Clone and detach in v0.4.0

nsndimt · April 24, 2018, 2:20am

I’m currently migrating my old code from v0.3.1 to v0.4.0. During migration, I feel confused by the document about clone and detach. After searching related topics in the forum, I find that most discussions are too old. Specifically, I want an answer to the three following questions:

the difference between tensor.clone() and tensor.detach() in v0.4.0?
the difference between tensor and tensor.data in v0.4.0?
the difference between tensor and tensor.data when calling clone() or detach() in v0.4.0?
And an additional question which will help me understand how my old code work and what is those old topic talking:
the difference between tensor.clone(), variable.clone() and variable.detach() in v0.3.1?

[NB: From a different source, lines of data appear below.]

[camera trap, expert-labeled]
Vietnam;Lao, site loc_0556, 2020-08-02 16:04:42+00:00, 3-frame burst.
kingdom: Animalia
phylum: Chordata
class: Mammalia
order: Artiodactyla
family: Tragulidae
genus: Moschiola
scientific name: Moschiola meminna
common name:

richard · April 24, 2018, 4:55pm

We’ll provide a migration guide when 0.4.0 is officially released. Here are the answers to your questions:

tensor.detach() creates a tensor that shares storage with tensor that does not require grad. tensor.clone()creates a copy of tensor that imitates the original tensor's requires_grad field.
You should use detach() when attempting to remove a tensor from a computation graph, and clone as a way to copy the tensor while still keeping the copy as a part of the computation graph it came from.
tensor.data returns a new tensor that shares storage with tensor. However, it always has requires_grad=False (even if the original tensor had requires_grad=True
You should try not to call tensor.data in 0.4.0. What are your use cases for tensor.data?
tensor.clone() makes a copy of tensor. variable.clone() and variable.detach() in 0.3.1 act the same as tensor.clone() and tensor.detach() in 0.4.0.

nsndimt · April 25, 2018, 3:04am

Thank you so much for such detailed explanation.
In my code, I use clone to do two things:

save model parameter whenever validation set performance reaches a new peak and restore them after several training rounds whose validation set performances stop improving(implement early stop). here’s my code:

#because my parameter size is small compared with GPU memory I don’t save it to disk
best_params = dict()
if map_score > best_map:
    for name, tensor in model.state_dict(keep_vars=True).items():
        #a large part of my parameter is embedding which is freeze during training so I don’t save it
        if tensor.requires_grad:
            #use tensor.data to empty its grad_fn then clone a new one to avoid being changed during training
            best_params[name] = tensor.data.clone()
            #if i understand correctly tensor.clone() will be ok too 
            #because no computation is performed with best parameters and no backward() is called. 
            #In such conditions having an none-empty grad_fn won’t cause any problem
model.load_state_dict(best_params, strict=False)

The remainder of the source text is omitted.